- How to complete this task -
Could you write out, word for word, each line from the one containing "En smart telefon på trätabellen Arkivbild" to the last line of the data below, both included and nothing more?
START Given information
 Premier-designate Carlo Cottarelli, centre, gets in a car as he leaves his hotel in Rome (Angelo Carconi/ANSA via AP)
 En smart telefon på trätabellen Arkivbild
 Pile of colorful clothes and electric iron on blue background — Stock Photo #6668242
END Given information
- Answer space -
 En smart telefon på trätabellen Arkivbild
 Pile of colorful clothes and electric iron on blue background — Stock Photo #6668242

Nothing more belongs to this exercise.